The gym industry is not growing uniformly: it is consolidating around the value end, and Planet Fitness sits at the center of that shift. U.S. exercise equipment revenues grew from $4.5 billion in 2018 to $6.0 billion in 2025, forecast to reach $7.0 billion by 2029 — a tailwind that directly supports PLNT's Equipment segment, where franchisees are contractually required to purchase brand-approved gear for every new club and periodic refresh. Private equity has noticed: Leonard Green & Partners recently backed Crunch Fitness's expansion, and EoS Fitness is reportedly being shopped at $1+ billion, marking the sector's most active M&A cycle in a decade.

CEO Colleen Keating has organized the growth agenda around four vectors: deeper member engagement, accelerated new club openings (180–190 guided for 2026), corporate club portfolio optimization (including the 2025 sale of eight clubs to a franchisee for a $6.4M gain), and international expansion.
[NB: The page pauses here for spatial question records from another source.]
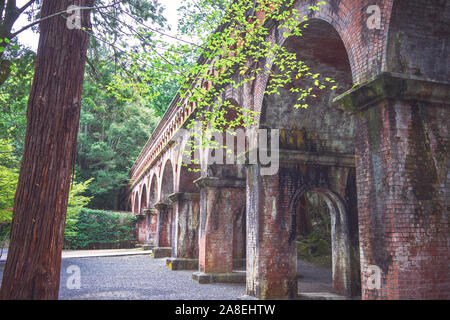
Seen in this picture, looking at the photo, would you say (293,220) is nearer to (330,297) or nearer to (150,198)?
(330,297)

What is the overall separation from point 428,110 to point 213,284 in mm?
8627

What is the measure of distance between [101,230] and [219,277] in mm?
19497

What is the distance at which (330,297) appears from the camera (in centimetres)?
875

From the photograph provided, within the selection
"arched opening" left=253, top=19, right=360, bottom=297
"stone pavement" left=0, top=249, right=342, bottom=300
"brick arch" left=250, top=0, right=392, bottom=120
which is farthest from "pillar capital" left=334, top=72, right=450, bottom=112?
"stone pavement" left=0, top=249, right=342, bottom=300

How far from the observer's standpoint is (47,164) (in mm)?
3602

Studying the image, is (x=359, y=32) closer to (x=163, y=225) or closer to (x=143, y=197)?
(x=163, y=225)

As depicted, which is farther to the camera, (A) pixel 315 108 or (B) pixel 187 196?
(B) pixel 187 196

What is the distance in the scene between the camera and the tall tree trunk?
11.2 ft

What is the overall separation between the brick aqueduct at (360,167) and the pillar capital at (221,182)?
4 cm

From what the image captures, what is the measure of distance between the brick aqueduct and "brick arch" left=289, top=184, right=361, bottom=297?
0.09 feet

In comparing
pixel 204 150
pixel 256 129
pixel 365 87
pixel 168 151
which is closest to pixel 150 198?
pixel 168 151

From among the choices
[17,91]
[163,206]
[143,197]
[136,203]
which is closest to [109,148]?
[136,203]

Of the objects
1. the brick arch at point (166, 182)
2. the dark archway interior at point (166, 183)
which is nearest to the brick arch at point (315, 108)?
Answer: the brick arch at point (166, 182)

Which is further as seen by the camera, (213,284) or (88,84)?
(213,284)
A deliberate push into new media — partnerships with Netflix, Amazon Prime Video, Twitch, TikTok, Strava, Barstool Sports, and the New Heights and Call Her Daddy podcasts — signals a bid to reach younger audiences outside traditional advertising channels

Gen Z is the fastest-growing membership cohort, rising from approximately 5.1 million members in 2024 to 5.8 million in 2025, while Millennials remain the largest at roughly 6.8 million — together accounting for nearly 60% of total membership. Both cohorts have grown consistently since 2021, contrasting with the relatively flat Gen X and Baby Boomer bases, and signaling that Planet Fitness is successfully capturing younger consumers at the top of the funnel before competitors can.
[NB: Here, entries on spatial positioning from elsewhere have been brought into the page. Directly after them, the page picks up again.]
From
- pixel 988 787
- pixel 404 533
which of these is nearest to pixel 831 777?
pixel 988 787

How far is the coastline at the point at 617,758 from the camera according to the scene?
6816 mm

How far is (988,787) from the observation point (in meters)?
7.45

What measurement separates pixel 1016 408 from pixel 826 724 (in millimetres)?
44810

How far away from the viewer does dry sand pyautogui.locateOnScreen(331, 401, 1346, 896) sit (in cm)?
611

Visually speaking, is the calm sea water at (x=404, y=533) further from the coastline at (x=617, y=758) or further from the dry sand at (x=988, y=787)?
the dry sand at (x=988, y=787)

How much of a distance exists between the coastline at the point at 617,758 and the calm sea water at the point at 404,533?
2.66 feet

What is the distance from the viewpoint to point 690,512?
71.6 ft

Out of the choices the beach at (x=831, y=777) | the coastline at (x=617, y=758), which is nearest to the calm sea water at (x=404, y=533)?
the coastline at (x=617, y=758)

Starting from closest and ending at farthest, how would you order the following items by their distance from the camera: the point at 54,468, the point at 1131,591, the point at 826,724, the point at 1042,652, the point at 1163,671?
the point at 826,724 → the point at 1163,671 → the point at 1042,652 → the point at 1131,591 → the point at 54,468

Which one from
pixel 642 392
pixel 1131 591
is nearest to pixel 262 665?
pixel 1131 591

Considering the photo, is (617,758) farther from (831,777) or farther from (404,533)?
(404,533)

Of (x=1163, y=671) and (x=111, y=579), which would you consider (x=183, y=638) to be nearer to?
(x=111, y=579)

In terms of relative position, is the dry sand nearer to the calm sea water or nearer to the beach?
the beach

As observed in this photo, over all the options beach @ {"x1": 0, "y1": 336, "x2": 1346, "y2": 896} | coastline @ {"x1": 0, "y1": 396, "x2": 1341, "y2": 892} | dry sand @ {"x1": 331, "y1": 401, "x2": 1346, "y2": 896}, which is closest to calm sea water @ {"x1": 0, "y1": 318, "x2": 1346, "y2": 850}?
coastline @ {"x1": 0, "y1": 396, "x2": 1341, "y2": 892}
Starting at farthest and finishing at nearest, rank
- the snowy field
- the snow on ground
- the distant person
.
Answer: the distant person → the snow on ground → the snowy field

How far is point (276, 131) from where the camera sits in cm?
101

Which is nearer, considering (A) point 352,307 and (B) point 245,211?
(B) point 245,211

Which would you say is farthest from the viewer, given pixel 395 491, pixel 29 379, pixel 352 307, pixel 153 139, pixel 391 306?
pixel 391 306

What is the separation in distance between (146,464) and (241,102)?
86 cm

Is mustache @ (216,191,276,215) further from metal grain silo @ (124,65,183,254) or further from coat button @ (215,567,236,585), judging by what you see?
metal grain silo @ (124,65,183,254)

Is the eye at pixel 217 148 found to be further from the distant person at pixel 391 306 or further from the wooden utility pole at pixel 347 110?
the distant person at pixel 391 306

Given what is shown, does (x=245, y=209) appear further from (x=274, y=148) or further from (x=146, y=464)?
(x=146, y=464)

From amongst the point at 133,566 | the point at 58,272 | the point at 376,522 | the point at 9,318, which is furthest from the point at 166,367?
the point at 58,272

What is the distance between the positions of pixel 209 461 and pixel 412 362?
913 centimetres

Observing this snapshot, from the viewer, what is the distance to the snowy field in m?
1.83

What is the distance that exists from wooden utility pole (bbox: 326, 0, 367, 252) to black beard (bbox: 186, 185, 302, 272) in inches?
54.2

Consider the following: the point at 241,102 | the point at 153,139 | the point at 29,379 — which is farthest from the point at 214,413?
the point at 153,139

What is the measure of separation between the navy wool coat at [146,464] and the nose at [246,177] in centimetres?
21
The club network has grown at a 5.9% CAGR since 2020 — from 2,124 units to 2,795 by Q3 2025 — with the franchised share holding steady at 90% throughout, rising from 2,021 to 2,514 locations. Membership has compounded faster, at 9.4% annually, climbing from 13.5 million in 2020 to 20.7 million by Q3 2025.

The Franchise segment (Q3 2025 at $4.68B) generates royalties on monthly membership billings plus annual fees and NAF contributions, with very low marginal cost, while the Corporate-Owned Clubs segment ($547M) provides direct operational exposure and serves as a living laboratory for brand and technology initiatives. Adjusted EBITDA has compounded at 11.8% annually since 2020 — growing from $119M to $536M by Q3 2025 — with margins expanding from 33% to 45% over the same period, while FCF tracked in lockstep, rising from $66M to $381M.

Revenue is projected to increase from $1.32B in 2025 to $1.66B by 2028, while EBITDA grows from $551.6M to $700.4M. Net income is also expected to rise steadily from $219M to $305M, with EBITDA margins remaining above 41% while FCF generation remains strong as well, reaching $355M by 2028 with improving FCF yield from 4.07% to 5.78%.

EV declines from $11.1B in 2025 to around $6.1B in 2028 estimates, causing valuation multiples such as EV/EBITDA to compress from 20.2x to 8.77x and P/E ratio from 41.4x to 13.3x. At the same time, leverage improves from 3.87x Debt/EBITDA in 2025 to 2.82x by 2028, while net debt gradually decreases.

Four risks stand out for 2026. First, membership growth deceleration: web traffic fell 7% in January 2026 — the brand's most important recruitment window — raising questions about whether the $15 price increase has begun pulling forward demand. Second, competitive pressure: Crunch's $9.99 entry tier undercuts PLNT by 33%, and fresh PE capital is accelerating its expansion into overlapping markets. Third, Spain — all corporate-owned, generating a $3.5M EBITDA drag in 2025 — remains an open-ended margin headwind depending on how long new international clubs take to mature. Fourth, leverage at 4.5x with $114M in guided 2026 net interest expense leaves limited cushion if revenue growth disappoints.
Planet Fitness has built a consumer brand that grows when the economy tightens, a franchise model that generates cash without deploying much capital, and a membership base that has expanded every year for over a decade. The challenges ahead are real: proving international markets, defending price in a more competitive HVLP landscape, and rebuilding investor confidence after a difficult stretch for the stock. Let’s see what the future holds for this fitness icon.